Spatial relation data:
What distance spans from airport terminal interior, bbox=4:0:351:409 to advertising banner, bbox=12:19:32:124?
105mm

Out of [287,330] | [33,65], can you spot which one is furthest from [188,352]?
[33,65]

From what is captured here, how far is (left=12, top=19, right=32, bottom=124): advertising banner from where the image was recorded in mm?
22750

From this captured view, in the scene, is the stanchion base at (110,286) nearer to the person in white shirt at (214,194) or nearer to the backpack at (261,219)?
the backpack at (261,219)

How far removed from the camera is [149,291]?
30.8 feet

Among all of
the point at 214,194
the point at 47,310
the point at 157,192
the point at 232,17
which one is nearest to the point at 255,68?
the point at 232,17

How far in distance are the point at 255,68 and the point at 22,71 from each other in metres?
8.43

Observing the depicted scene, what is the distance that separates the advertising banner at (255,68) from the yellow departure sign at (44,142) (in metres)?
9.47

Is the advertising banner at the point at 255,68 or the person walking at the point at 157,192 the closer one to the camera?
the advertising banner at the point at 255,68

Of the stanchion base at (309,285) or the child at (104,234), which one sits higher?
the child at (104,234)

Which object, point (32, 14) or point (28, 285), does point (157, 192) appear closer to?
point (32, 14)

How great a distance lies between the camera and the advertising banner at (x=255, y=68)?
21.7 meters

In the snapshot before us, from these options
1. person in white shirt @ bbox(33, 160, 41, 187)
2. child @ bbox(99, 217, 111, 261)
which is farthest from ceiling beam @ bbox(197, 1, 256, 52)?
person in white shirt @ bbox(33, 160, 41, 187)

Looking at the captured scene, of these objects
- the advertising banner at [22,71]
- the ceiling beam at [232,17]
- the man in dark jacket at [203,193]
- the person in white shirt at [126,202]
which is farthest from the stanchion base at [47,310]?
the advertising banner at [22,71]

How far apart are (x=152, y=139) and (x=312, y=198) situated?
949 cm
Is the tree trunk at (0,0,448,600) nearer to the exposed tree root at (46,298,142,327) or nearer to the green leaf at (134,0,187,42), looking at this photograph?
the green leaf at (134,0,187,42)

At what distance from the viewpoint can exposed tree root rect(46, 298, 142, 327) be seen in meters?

WHAT IS NEEDED:
Output the lines of the records above, starting with the line that contains "Of the stanchion" and going on through the line that contains "21.7 meters", reproducing each one verbatim.

WRITTEN RESPONSE:
Of the stanchion base at (309,285) or the child at (104,234), which one sits higher?
the child at (104,234)

Which object, point (32, 14) or point (28, 285), does point (157, 192) appear closer to?
point (32, 14)

How great a distance lies between the camera and the advertising banner at (x=255, y=68)?
21.7 meters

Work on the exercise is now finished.